Data from PE intervention studies are only reliable, interpretable and capable of being generalised to patients with PE when derived from prospective, double-blind, placebo-controlled RCTs. The study population should be defined by populations defined by the ISSM definition of PE. The ISSM definition of PE reflects the contemporary understanding of PE and represents the state-of-the-art definition of PE and is recommended as the basis of diagnosis of PE for all PE clinical trials (38).

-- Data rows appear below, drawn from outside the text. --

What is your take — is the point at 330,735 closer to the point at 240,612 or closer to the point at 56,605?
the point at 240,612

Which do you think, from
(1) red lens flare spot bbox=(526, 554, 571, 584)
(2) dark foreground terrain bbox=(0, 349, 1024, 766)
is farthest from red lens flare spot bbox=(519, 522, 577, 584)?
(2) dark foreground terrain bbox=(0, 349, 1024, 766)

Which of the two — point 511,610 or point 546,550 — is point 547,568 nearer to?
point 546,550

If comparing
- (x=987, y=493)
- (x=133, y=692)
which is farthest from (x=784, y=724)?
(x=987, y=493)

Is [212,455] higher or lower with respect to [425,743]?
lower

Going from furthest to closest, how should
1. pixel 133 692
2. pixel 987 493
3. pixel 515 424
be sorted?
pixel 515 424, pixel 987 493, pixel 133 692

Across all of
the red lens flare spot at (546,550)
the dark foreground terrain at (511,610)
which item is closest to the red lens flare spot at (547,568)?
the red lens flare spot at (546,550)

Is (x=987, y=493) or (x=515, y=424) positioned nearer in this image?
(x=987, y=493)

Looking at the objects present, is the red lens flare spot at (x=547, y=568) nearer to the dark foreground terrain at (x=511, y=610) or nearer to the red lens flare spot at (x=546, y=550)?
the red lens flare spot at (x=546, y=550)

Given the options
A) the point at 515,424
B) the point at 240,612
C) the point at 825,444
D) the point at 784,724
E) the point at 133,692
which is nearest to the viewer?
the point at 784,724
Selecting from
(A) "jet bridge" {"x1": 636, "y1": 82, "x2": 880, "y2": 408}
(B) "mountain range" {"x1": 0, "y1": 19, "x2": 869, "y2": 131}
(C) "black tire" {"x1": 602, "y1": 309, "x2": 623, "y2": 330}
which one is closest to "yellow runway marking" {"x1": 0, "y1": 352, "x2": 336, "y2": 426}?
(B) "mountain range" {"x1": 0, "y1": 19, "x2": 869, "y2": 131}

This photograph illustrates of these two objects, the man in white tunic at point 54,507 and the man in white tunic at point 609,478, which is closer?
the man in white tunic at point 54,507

Study endpoints should include ELT and PROs/PaROs measures of perceived ejaculatory control and personal/partner/relationship distress determined by single-item questions or multi-item questionnaires. There is no current data which identifies a clinically significant threshold response to intervention and statistical superiority to baseline or placebo outcome measures does not always imply a clinically significant response.
Conflicts of Interest: Dr. Mcmahon is or has been a consultant, investigator and speaker for Johnson & Johnson, Janssen Cilag, Menarini, Ixchelsis, Absorption Pharmaceuticals, NeuroHealing and Plethora.